'Interstellar', the Hollywood sci-fi flick directed by acclaimed filmmaker Christopher Nolan, is widely considered as one of the most impeccable movies ever made in the 21st century. Now, a new study conducted by a team of researchers headed by Gaurav Khanna, Professor of Physics, University of Massachusetts Dartmouth has found that the fantasy depicted in the movie may turn real one day or the other.
An article written by Gaurav Khanna in 'The Conversation' revealed that all black holes in the universe are not created equal, and if this space entity is large and rotating, it could redefine the future of space travel. The research report also suggested that exploring these rotating black holes more in the future could help humans to conduct hyperspace travel.

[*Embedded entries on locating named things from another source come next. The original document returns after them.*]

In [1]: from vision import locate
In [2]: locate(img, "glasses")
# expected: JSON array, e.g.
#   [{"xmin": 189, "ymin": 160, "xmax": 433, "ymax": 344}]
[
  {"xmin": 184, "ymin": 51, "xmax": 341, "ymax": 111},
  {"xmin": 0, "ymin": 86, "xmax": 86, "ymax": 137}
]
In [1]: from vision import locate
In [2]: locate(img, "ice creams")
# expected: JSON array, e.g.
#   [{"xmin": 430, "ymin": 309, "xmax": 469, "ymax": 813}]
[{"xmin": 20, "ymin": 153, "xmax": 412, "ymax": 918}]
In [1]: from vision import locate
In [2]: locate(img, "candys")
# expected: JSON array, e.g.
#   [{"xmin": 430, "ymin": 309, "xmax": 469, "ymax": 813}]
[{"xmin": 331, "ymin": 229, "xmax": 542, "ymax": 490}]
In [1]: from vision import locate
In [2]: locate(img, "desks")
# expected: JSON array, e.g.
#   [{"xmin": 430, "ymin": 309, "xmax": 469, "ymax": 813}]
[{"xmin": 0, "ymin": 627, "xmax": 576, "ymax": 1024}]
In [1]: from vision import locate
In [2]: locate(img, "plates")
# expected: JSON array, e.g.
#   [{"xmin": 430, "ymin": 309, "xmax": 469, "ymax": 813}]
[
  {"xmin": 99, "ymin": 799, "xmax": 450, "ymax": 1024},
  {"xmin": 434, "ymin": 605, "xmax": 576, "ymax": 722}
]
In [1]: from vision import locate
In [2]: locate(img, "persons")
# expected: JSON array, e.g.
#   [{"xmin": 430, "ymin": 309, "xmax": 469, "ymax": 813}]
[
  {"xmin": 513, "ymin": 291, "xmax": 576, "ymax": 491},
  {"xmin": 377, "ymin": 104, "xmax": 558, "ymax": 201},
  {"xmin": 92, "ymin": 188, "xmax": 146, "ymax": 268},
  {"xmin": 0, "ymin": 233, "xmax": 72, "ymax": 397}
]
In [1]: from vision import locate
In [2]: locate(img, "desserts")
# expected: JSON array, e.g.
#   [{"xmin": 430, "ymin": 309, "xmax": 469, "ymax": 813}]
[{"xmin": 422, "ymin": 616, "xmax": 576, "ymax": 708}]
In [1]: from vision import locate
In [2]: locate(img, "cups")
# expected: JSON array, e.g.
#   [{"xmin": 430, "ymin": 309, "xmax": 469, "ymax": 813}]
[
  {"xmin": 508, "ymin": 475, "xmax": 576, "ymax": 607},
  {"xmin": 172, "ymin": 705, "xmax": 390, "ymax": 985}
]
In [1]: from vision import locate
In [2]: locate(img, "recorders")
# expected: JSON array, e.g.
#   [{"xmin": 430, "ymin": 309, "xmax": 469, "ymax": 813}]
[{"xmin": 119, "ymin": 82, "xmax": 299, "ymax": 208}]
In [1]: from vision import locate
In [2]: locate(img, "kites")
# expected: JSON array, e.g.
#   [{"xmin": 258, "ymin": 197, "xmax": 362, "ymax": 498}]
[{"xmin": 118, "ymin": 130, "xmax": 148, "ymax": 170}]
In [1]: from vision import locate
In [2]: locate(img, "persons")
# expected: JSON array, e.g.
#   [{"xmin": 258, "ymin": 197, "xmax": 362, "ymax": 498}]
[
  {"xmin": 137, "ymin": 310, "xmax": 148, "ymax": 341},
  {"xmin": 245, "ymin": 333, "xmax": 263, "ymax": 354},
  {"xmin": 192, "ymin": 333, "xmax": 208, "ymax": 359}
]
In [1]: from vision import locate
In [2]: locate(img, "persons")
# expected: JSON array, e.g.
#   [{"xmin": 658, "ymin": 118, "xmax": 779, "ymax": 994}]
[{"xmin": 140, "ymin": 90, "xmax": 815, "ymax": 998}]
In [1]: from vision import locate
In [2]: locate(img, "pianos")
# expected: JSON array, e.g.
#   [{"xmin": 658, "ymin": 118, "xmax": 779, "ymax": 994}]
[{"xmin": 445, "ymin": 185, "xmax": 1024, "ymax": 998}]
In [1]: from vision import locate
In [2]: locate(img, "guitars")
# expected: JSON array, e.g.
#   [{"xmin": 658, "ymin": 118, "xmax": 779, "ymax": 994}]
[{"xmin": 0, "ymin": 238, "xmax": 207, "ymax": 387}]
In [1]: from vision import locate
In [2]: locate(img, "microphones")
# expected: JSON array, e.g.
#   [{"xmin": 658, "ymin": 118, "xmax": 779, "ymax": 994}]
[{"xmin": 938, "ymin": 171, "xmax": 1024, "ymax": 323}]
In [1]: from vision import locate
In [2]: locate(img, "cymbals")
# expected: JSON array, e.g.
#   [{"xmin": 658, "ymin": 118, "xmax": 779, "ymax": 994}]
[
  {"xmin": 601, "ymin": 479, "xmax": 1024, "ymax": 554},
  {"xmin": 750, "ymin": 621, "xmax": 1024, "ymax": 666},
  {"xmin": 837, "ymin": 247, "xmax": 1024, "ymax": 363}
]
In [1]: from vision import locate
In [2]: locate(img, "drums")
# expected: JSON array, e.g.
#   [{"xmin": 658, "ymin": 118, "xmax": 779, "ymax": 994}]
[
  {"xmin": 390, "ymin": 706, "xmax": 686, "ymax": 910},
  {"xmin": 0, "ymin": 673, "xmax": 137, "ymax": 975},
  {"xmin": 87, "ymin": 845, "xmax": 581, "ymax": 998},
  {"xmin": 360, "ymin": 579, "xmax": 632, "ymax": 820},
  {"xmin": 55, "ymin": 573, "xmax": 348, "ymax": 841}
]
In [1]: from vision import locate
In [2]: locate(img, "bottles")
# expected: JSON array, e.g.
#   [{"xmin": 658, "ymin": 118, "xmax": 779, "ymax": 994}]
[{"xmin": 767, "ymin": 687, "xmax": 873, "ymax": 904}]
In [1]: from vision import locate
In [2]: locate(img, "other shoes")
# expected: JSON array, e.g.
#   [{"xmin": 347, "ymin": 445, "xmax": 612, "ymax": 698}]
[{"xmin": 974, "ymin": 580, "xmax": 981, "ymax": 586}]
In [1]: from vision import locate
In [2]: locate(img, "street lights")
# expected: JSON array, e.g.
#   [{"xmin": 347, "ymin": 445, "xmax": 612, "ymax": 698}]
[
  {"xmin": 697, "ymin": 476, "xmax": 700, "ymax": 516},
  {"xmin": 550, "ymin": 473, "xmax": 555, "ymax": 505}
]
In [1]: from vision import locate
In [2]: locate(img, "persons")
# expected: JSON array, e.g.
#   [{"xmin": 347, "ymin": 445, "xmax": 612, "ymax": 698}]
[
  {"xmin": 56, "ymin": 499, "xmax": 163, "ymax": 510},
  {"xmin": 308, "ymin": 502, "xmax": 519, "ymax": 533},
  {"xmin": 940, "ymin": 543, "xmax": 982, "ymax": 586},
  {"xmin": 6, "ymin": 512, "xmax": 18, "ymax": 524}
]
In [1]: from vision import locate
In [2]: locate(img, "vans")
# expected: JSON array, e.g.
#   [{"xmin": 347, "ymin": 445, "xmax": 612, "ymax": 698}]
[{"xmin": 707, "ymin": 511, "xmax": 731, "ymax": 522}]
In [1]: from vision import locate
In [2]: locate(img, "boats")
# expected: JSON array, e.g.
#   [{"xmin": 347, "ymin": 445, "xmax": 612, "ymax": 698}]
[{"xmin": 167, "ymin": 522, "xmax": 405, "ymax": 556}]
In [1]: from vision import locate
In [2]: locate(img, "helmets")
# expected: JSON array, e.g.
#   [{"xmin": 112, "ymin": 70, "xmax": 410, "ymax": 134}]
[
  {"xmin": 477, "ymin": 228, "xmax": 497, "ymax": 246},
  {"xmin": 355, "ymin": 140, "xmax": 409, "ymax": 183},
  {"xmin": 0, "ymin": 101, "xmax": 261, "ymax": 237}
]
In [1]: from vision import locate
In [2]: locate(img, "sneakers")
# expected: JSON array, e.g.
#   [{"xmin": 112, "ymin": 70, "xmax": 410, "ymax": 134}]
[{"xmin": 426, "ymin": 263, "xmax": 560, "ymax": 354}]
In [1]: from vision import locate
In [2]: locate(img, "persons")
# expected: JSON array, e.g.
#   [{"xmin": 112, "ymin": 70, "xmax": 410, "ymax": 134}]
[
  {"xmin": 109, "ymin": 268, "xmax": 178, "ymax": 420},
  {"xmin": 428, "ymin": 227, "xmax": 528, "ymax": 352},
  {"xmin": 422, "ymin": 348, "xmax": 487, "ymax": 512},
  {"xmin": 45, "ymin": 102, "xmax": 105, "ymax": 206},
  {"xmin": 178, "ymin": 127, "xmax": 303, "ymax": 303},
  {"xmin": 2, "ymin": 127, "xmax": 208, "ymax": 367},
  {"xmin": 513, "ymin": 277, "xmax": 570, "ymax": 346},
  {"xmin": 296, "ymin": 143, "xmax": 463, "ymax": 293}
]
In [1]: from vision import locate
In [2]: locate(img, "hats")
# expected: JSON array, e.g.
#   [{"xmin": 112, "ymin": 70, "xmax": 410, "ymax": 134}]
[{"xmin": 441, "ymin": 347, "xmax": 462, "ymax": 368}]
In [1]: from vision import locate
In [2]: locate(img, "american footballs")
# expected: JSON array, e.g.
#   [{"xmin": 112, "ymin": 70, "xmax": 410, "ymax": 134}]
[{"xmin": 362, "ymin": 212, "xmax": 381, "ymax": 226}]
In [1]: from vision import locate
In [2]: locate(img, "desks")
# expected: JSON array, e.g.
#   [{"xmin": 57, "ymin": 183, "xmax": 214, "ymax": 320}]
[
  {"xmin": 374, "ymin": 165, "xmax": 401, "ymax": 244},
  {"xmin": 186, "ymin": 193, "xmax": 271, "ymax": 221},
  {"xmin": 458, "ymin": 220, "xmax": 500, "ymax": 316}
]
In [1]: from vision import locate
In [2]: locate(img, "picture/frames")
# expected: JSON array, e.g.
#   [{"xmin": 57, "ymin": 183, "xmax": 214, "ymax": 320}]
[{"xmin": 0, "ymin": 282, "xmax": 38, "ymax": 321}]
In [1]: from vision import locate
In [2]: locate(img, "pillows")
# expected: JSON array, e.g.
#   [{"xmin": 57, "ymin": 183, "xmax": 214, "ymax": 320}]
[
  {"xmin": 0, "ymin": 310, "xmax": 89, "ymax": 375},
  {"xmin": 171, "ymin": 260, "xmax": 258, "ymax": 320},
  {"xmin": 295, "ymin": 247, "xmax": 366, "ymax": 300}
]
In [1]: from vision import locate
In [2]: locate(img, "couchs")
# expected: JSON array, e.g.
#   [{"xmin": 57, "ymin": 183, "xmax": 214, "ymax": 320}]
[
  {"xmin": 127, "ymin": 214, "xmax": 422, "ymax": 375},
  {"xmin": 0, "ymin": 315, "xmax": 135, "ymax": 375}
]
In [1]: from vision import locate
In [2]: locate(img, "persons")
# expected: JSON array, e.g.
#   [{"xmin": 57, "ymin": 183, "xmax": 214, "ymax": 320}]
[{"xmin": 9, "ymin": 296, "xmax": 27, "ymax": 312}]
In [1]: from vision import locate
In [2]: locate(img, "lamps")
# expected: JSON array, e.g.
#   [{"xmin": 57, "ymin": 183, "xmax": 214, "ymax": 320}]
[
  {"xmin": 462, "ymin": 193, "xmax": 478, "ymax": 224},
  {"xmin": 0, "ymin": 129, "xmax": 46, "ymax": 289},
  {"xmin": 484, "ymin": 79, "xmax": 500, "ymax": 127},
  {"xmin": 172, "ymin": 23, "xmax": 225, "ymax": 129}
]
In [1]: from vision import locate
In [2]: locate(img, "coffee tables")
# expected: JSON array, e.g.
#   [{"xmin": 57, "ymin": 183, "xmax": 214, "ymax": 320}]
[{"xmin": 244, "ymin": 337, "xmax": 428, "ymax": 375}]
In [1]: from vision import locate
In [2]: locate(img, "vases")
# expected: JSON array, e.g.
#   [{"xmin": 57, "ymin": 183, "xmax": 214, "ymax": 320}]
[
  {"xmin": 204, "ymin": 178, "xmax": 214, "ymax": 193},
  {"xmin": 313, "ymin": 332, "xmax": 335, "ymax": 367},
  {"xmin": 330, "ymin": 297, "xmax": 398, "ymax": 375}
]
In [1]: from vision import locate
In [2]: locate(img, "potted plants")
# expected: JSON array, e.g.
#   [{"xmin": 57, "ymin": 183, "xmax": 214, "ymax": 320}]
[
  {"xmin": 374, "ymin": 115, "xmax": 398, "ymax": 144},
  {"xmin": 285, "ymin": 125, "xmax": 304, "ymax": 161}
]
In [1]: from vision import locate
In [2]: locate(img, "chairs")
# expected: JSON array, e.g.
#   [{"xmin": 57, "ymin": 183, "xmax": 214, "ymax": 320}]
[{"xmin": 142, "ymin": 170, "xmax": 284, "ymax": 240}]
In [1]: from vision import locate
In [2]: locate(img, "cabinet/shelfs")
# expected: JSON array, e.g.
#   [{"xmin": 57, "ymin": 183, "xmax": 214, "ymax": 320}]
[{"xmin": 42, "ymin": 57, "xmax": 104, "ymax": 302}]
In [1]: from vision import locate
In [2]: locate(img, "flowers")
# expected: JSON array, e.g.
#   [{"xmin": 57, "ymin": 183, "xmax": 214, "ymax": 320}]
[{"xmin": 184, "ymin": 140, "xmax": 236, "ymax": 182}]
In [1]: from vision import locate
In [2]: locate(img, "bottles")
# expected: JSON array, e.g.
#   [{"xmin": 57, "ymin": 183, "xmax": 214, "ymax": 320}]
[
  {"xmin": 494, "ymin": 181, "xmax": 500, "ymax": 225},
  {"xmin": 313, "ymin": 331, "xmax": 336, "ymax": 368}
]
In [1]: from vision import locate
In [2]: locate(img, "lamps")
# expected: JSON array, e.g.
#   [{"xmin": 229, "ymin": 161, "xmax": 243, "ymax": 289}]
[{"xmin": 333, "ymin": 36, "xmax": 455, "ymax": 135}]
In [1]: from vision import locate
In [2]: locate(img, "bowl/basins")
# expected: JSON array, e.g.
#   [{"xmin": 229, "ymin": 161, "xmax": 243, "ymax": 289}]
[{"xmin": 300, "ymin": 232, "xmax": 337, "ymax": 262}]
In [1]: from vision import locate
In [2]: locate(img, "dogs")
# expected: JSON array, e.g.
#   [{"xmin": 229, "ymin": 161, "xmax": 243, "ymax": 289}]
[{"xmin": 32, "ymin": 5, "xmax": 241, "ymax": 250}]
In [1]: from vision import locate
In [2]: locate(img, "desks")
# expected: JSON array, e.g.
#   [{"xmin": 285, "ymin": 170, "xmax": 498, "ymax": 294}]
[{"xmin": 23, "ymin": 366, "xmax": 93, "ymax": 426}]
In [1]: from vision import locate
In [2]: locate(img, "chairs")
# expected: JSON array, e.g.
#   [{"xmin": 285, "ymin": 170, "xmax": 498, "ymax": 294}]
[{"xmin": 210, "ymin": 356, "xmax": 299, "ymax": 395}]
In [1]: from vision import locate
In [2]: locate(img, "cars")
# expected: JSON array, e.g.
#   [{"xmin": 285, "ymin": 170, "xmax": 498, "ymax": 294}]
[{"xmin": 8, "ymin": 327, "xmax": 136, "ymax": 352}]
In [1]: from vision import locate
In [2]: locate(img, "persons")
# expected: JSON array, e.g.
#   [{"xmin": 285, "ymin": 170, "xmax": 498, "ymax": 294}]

"If the black hole like Sagittarius A*, located at the centre of our own galaxy, is large and rotating, then the outlook for a spacecraft changes dramatically. That's because the singularity that a spacecraft would have to contend with is very gentle and could allow for a very peaceful passage," wrote Gaurav Khanna.
The researcher also added that the object inside a rotating black hole will not get damaged because the relevant singularity inside it will be technically weak. To make things clear, this space travel experience is more like passing your fingers quickly through a candle's flame without getting burned.
Gaurav Khanna revealed that it was his PhD student Caroline Mallary who initially set out to test whether the concept put forward by Christopher Nolan in the movie 'Interstellar' is true. In the movie Cooper, played by Matthew McConaughey surprisingly survived his deep fall into a supermassive black hole which has a mass 100 million times more than the sun.
Her research revealed that objects falling in a supermassive black hole which is rotating will not be taken to a bumpy ride, and instead, it will have a smooth journey inside the mysterious space entity.
"Under all conditions, an object falling into a rotating black hole would not experience infinitely large effects upon passage through the hole's so-called inner horizon singularity. Not only that, under the right circumstances, these effects may be negligibly small, allowing for a rather comfortable passage through the singularity. In fact, there may no noticeable effects on the falling object at all," added Gaurav Khanna.
As the study report went viral, Hollywood movie buffs are all in a state of ecstasy, and they believe that fiction will soon turn into reality in the coming years.